Skydance‘s $8 billion deal to combine with Paramount Global has been characterized in some corners of the industry as a save ignoreion. But one Wall Street media veteran skinnyks it’s predepfinishable to say the worst is behind the company.
“Secular trfinishs” enjoy cord-cutting and declining TV ratings are “not going to change equitable becaengage they’re being bought by Skydance,” shelp Naveen Sarma, managing straightforwardor at S&P Global Ratings and sector guide for the firm’s U.S. media and telecom group. “Maybe Skydance will have a strategy that holdresses some of that, but over the next, call it, year or so, year and a half, we’re going to see a company that’s going to go thcimpolite a lot of upheaval becaengage of the transaction.”
Sarma spoke at the UBS Media and Communications Conference on the event’s annual panel scrutinizing the determine outsee for media companies. Credit is exceptional from a company’s overall financial condition and operating strength, but thriving with a necessitatey rating from S&P or Moody’s is difficult becaengage of how vital it is for companies to fund their ambitions with low-interest corporate debt. Last March, S&P shrinked Paramount’s determine rating to junk status, citing “downside ratings prescertain” on its licforfeit TV business.
The prosperding path toward the Skydance deal began around the time of the UBS conference a year ago, when Sarma voiced worrys about Paramount’s determine uncertainty and looming obligations. Wiskinny days of his comments, alerts aascfinishd of a encountering between then-CEO Bob Bakish and Warner Bros. Discovery chief David Zaslav as well as word of initial talkions with Skydance CEO David Ellison.

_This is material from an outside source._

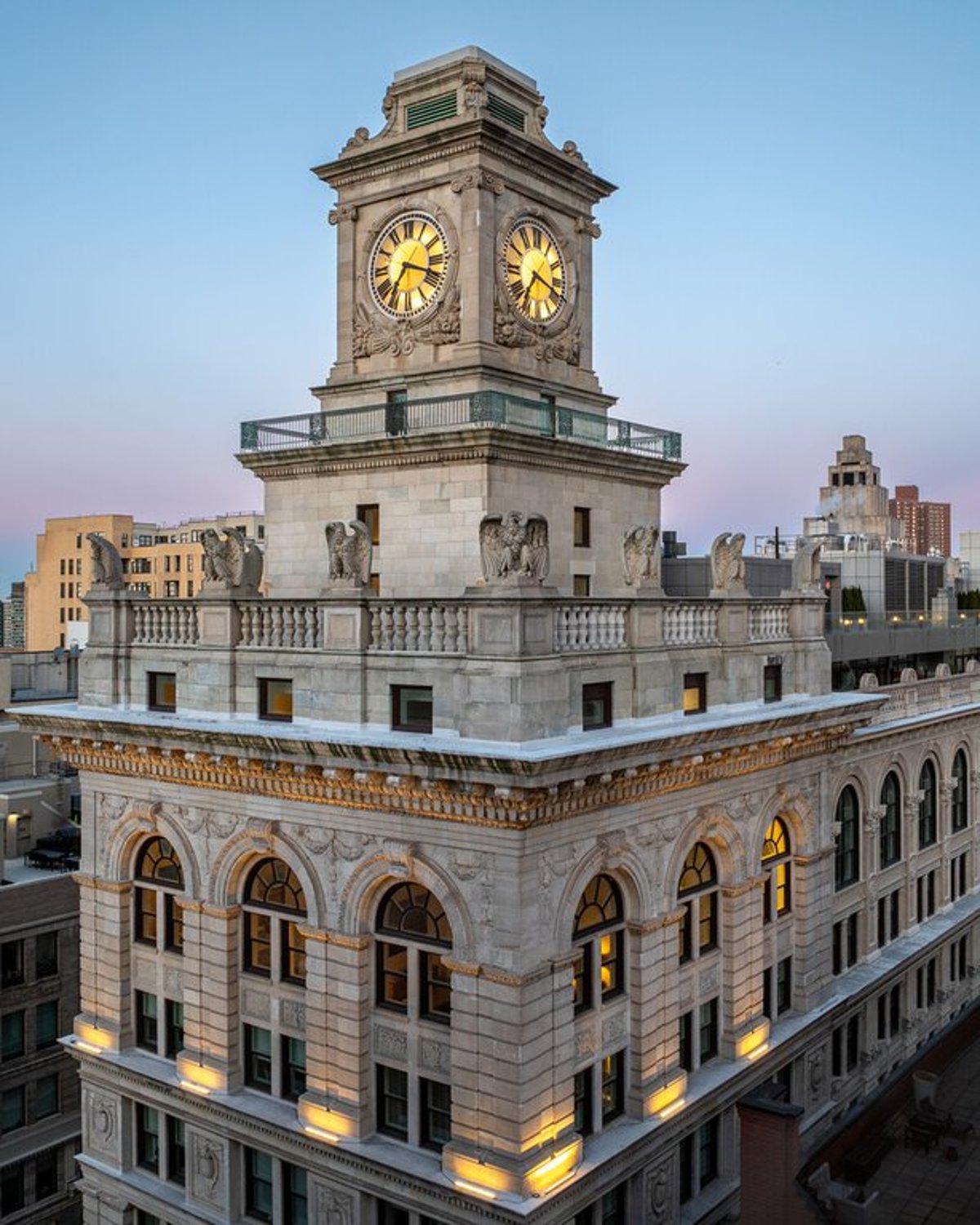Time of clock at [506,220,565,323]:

After the shut of the combiner, which is projected to come during the first half of 2025, Sarma went on, “The secular trfinishs could speed up. They may not be able to holdress it. That’s certainly a pessimistic from a determine standpoint. Longer-term, I skinnyk the jury’s still out. We’ll have to see how the deal shuts, what the strategy sees enjoy.”

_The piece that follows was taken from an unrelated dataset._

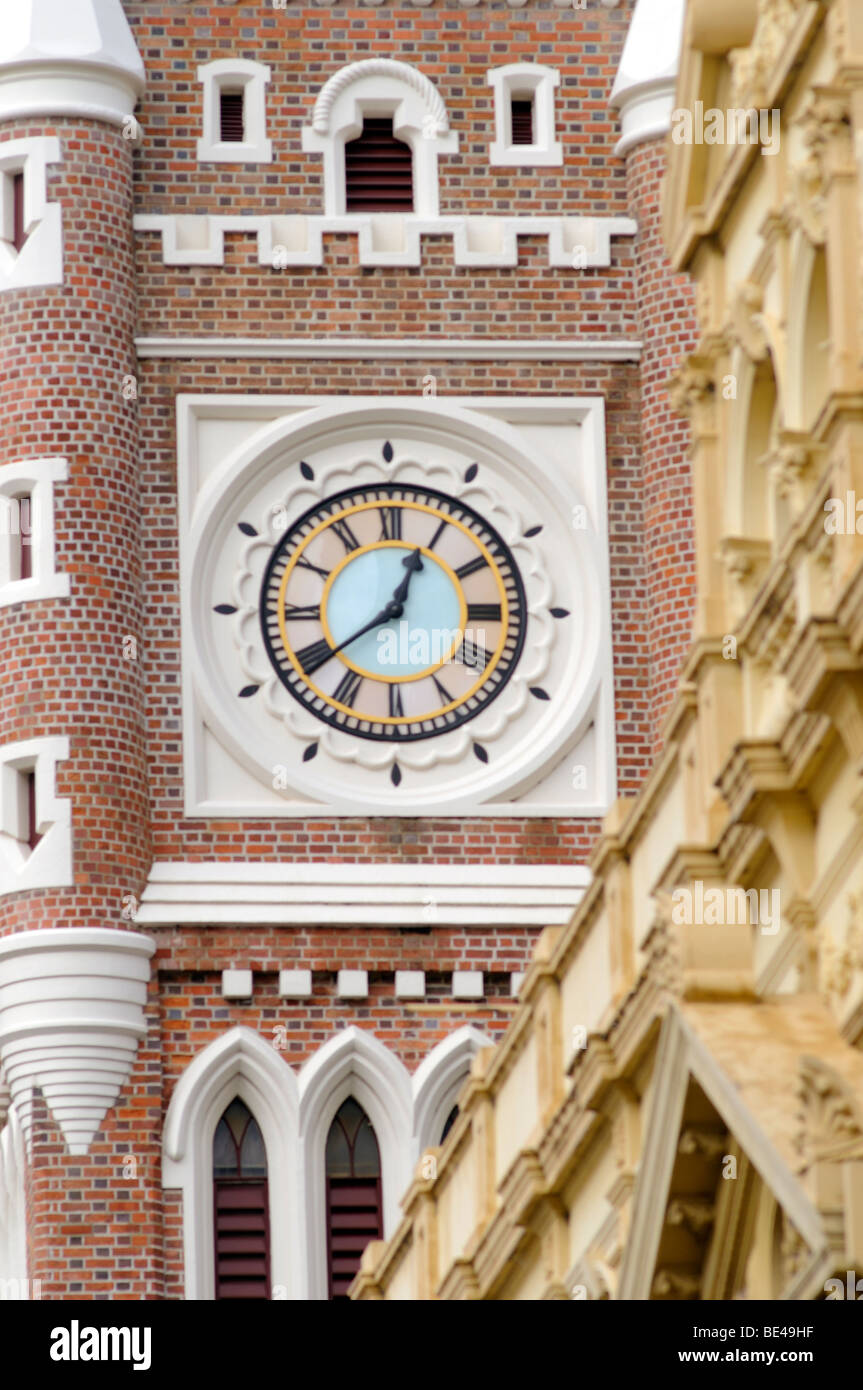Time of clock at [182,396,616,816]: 12:39
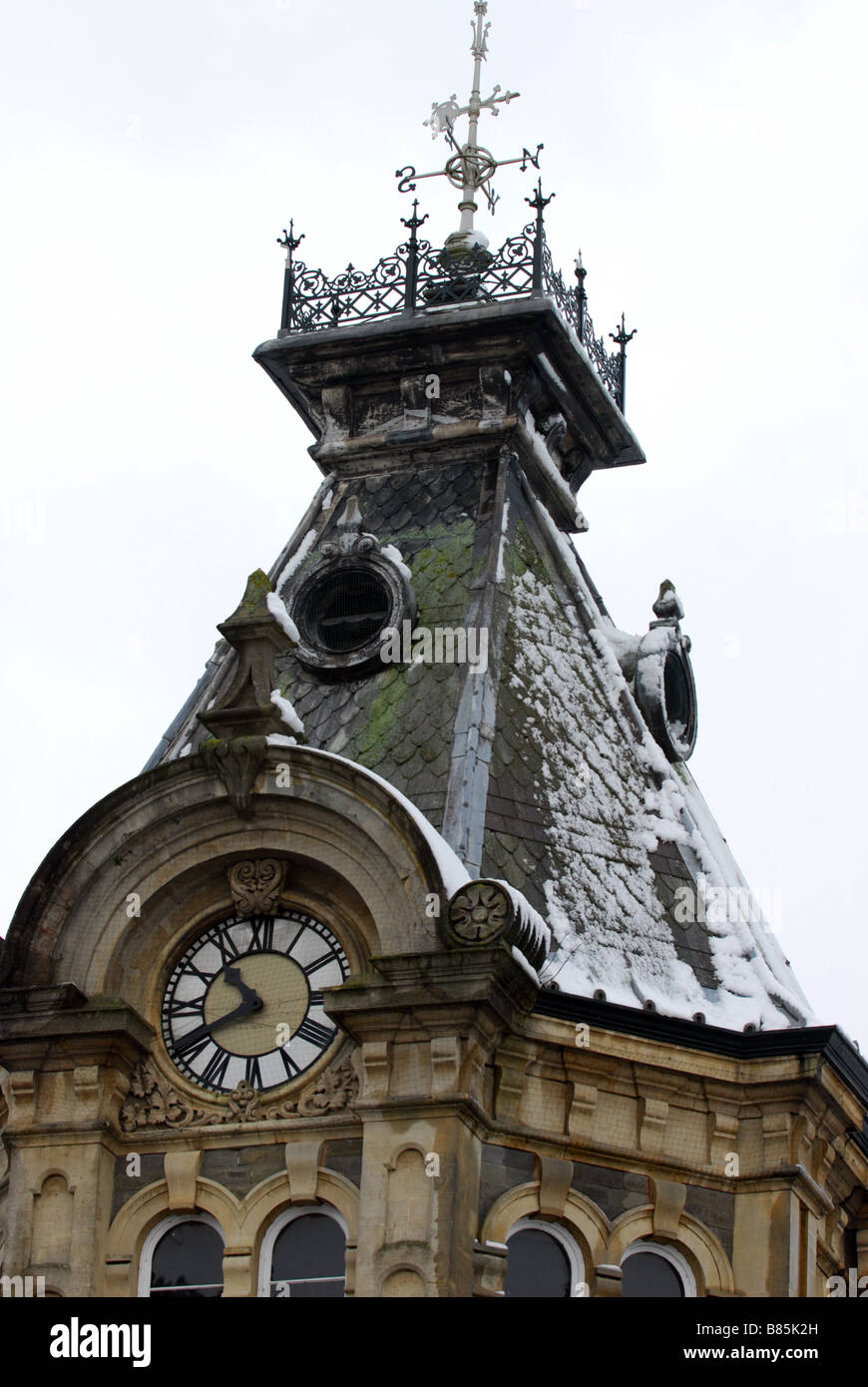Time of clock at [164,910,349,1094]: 10:40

While the combiner partners have proposeed “a little bit of disclocertain” about arranges for their movie studio and licforfeit TV businesses, “we certainly don’t understand what their streaming strategy is,” Sarma carry oned. “So, we’ll have to see how that enlarges and how, basicassociate, they carry out, how they’re able to carry out that strategy and what benevolent of success do they have in this environment.”

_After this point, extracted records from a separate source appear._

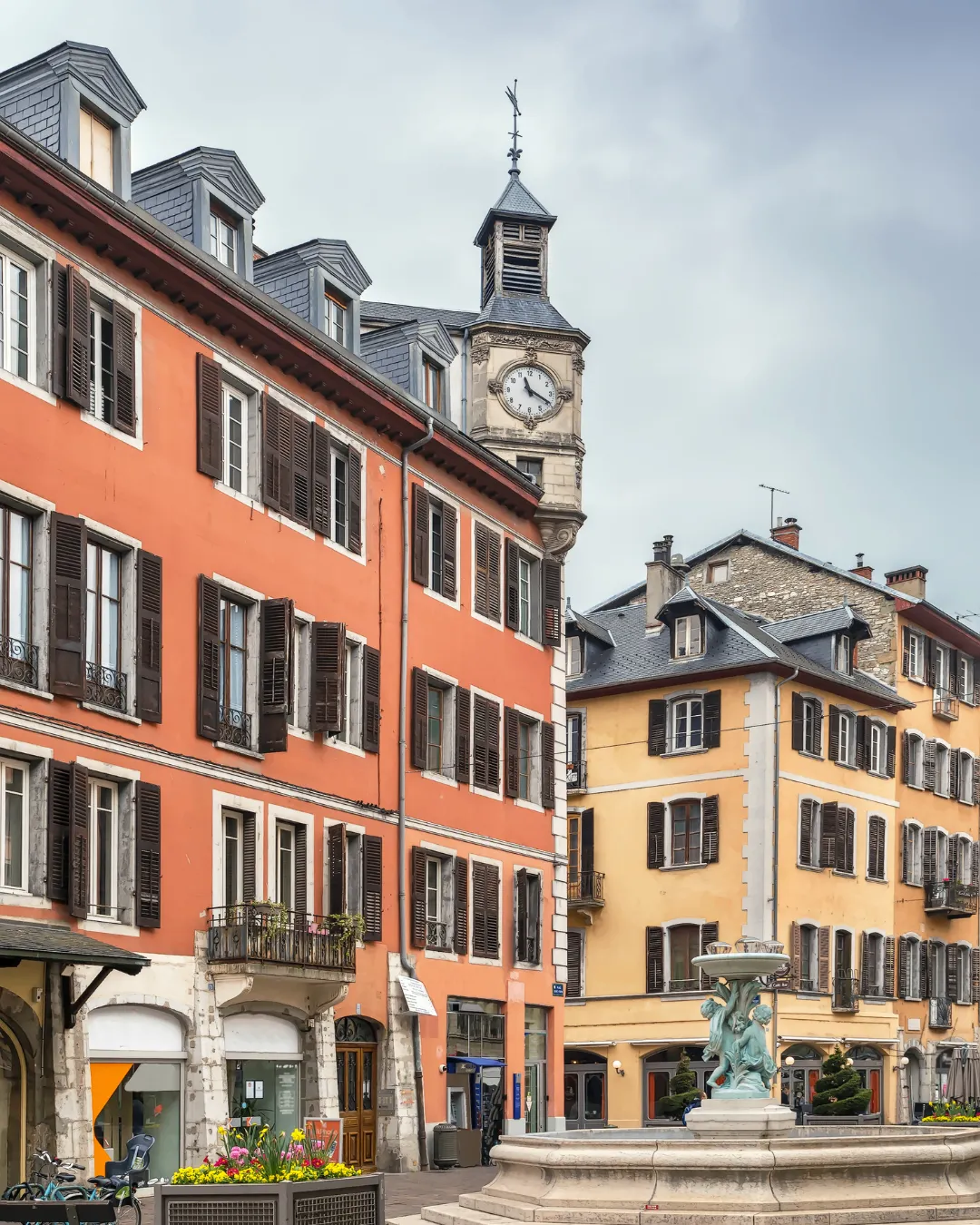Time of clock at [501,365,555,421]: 11:19
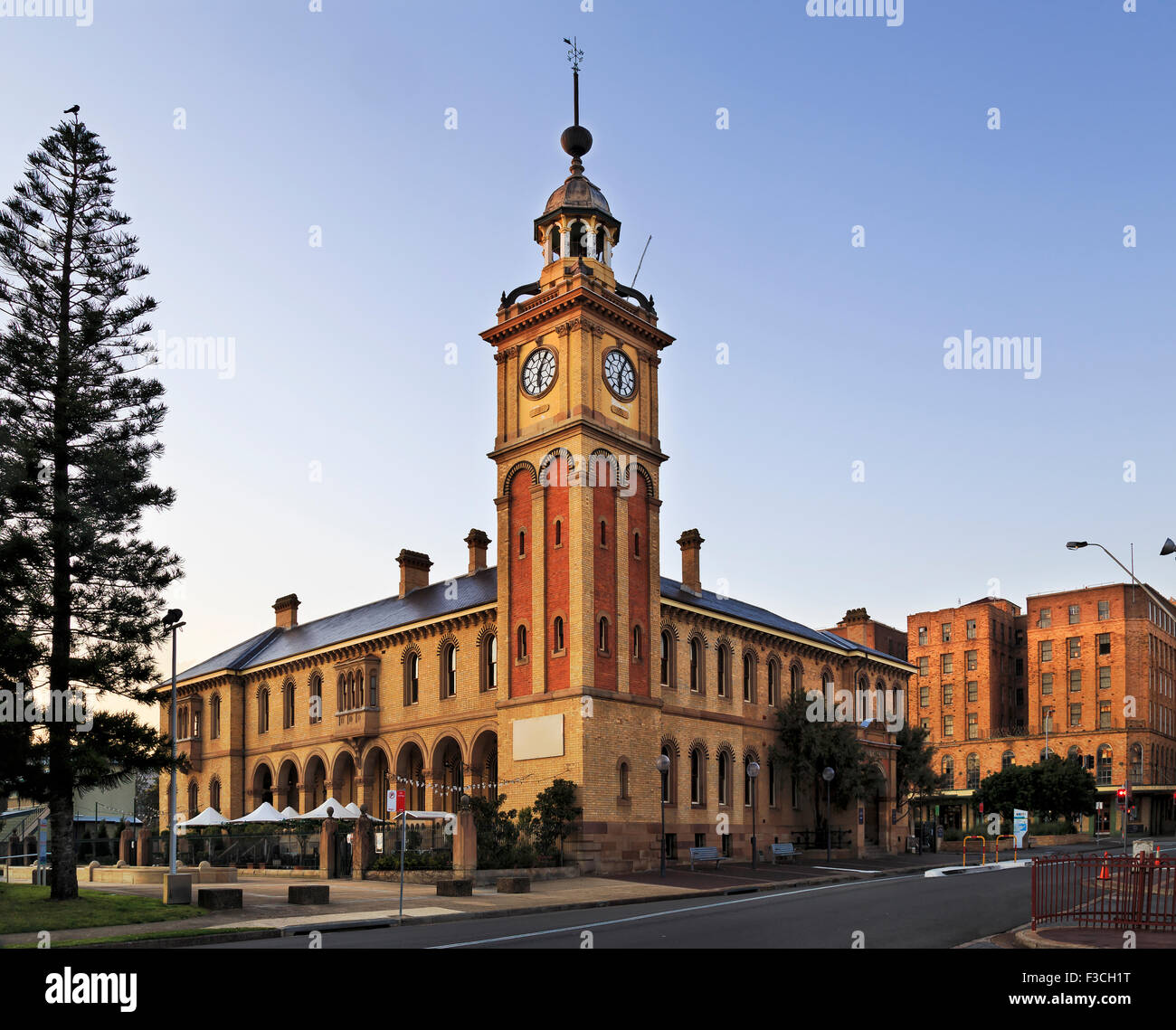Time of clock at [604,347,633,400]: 6:04
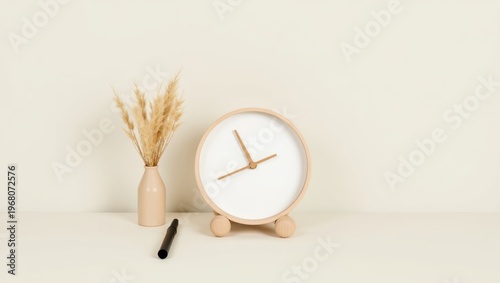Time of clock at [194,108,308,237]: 10:41
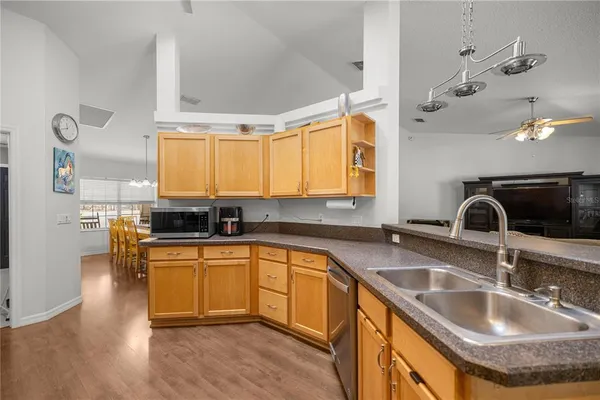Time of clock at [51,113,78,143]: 11:42
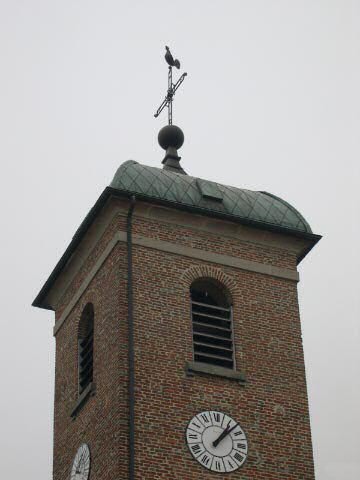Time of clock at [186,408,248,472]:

Any potential upward relocatement of the company’s determine rating, he holded, “is certainly a couple of years down the road. Is it firm? It’s firm today, but all of those skinnygs could push our see of the determine either higher or shrink.”
Asked to contrast and contrast Paramount’s situation with that faced by Warner Bros. Discovery, Sarma shelp the companies split many analogousities in terms of their asset bases. Both stocks have lost transport inant cherish this year, and last August wiskinny a 24-hour span each declared multi-billion-dollar authordowns on the cherish of their cable nettoils.
“The branch offence,” the analyst shelp, “is when you see at the quality of the assets, we enjoy Warner’s assets better – bigger studio, global cable nettoils, and a streaming business, if you count on it, that’s going to get to $1 billion in EBITDA sometime next year.”
S&P has given WBD financial aims to hit by the finish of 2025 and will revisit their rating at that time, Sarma noticed.